PROBLEM DESCRIPTION
Look through the records below and collect all lines that hold the string "States".
*** Opening of INPUT ***
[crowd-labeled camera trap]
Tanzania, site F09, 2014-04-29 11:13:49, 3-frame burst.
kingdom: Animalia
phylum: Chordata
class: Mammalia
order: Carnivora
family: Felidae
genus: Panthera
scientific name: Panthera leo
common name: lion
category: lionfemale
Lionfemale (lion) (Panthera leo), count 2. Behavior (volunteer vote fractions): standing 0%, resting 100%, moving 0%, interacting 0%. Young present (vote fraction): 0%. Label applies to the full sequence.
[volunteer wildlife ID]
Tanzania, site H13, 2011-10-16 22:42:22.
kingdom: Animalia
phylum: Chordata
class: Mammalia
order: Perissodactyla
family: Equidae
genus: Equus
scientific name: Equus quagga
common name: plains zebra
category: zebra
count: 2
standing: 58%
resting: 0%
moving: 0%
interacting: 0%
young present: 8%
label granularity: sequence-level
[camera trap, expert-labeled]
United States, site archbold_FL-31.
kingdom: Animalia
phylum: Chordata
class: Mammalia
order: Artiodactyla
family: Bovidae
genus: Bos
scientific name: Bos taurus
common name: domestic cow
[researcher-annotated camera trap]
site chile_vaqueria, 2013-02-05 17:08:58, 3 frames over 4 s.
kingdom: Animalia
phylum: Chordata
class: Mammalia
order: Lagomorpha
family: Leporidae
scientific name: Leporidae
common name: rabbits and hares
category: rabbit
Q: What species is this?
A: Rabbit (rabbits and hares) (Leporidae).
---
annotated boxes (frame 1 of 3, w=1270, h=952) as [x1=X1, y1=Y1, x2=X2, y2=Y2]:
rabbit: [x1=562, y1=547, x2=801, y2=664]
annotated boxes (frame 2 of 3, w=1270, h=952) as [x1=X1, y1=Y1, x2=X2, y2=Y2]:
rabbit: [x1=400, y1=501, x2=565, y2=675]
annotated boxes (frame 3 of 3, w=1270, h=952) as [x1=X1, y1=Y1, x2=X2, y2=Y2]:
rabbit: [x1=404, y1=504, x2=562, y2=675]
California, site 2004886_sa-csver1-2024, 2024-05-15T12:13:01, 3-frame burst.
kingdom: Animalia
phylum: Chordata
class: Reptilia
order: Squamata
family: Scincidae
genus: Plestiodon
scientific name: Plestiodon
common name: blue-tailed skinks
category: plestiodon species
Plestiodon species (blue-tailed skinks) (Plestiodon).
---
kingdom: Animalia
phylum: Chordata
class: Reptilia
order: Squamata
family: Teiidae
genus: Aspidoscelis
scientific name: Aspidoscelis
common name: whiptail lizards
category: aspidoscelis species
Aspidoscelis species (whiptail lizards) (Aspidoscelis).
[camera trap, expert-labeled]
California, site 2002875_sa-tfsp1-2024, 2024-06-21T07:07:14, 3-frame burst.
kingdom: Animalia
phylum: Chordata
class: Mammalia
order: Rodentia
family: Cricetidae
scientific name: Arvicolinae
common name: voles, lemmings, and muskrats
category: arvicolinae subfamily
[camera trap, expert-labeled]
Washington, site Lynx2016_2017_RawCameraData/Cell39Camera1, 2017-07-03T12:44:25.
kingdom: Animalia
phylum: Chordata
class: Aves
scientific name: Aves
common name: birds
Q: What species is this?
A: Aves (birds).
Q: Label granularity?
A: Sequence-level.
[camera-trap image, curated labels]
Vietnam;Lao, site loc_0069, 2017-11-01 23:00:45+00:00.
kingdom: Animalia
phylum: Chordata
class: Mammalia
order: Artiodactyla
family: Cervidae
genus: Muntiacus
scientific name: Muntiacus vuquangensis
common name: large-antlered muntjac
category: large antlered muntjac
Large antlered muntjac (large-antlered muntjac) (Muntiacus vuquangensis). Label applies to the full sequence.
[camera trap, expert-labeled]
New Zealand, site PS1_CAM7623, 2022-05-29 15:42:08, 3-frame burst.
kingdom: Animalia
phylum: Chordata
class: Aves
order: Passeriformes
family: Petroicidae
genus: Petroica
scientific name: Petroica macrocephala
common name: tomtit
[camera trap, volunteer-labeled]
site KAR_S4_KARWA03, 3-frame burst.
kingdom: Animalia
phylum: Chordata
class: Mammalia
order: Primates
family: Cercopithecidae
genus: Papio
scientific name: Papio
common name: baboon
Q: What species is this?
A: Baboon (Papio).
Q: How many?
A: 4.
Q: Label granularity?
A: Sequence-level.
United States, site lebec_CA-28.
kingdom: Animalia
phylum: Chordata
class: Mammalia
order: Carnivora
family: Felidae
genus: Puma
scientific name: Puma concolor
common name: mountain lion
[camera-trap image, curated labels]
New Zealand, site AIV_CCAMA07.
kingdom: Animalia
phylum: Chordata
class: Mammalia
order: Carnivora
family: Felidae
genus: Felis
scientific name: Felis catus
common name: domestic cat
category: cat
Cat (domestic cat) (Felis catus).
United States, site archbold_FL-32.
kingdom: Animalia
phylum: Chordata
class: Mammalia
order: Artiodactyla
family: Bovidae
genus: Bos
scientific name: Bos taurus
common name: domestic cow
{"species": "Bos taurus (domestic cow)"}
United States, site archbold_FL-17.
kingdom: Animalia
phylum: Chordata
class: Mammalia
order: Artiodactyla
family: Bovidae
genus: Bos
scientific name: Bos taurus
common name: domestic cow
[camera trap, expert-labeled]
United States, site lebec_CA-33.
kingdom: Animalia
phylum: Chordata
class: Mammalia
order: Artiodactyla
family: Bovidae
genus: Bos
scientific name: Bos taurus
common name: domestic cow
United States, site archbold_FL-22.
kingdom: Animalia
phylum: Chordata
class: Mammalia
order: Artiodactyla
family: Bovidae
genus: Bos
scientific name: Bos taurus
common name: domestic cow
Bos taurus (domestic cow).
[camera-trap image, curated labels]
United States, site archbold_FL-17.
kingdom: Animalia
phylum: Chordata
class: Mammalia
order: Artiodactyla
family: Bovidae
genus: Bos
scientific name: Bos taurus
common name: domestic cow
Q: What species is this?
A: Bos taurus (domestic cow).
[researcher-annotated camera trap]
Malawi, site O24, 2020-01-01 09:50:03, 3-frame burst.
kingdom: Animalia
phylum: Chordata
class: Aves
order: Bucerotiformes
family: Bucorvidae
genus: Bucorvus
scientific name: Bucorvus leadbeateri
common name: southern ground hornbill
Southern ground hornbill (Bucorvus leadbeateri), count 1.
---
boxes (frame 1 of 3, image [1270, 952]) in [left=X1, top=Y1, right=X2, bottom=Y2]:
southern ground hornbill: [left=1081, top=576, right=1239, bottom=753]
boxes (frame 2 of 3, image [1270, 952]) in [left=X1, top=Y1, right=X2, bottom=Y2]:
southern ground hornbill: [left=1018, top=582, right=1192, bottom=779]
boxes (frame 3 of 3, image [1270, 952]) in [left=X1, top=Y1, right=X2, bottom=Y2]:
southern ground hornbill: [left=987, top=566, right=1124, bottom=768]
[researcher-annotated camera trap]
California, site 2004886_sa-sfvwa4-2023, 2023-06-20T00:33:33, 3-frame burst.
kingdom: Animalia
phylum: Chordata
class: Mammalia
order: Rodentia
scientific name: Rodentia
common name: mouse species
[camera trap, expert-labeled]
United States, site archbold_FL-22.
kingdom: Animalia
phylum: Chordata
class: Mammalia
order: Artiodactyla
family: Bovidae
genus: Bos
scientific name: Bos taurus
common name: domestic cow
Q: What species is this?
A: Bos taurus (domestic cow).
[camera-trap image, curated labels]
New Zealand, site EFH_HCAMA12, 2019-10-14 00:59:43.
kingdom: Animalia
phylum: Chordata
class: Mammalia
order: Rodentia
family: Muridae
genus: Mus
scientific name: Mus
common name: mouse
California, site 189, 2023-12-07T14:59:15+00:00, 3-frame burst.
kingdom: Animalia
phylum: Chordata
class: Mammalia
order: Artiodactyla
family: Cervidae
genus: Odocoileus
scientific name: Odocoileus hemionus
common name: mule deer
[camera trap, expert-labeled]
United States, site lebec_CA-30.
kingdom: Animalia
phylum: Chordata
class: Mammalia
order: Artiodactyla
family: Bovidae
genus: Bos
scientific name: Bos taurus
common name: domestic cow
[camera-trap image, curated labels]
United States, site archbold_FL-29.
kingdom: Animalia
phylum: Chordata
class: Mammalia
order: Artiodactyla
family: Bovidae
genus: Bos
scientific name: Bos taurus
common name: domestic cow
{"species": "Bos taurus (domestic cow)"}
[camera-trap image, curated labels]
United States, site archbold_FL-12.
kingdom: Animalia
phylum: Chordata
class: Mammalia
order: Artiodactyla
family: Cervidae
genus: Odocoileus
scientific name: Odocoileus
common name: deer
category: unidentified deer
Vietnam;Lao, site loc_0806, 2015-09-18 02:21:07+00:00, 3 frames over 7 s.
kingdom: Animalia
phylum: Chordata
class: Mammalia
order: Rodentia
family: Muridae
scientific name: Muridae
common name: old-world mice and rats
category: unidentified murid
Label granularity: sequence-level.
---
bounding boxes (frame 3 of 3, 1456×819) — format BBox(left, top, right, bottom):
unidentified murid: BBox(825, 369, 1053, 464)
*** Close of INPUT ***
TASK RESPONSE
United States, site archbold_FL-31.
United States, site lebec_CA-28.
United States, site archbold_FL-32.
United States, site archbold_FL-17.
United States, site lebec_CA-33.
United States, site archbold_FL-22.
United States, site archbold_FL-17.
United States, site archbold_FL-22.
United States, site lebec_CA-30.
United States, site archbold_FL-29.
United States, site archbold_FL-12.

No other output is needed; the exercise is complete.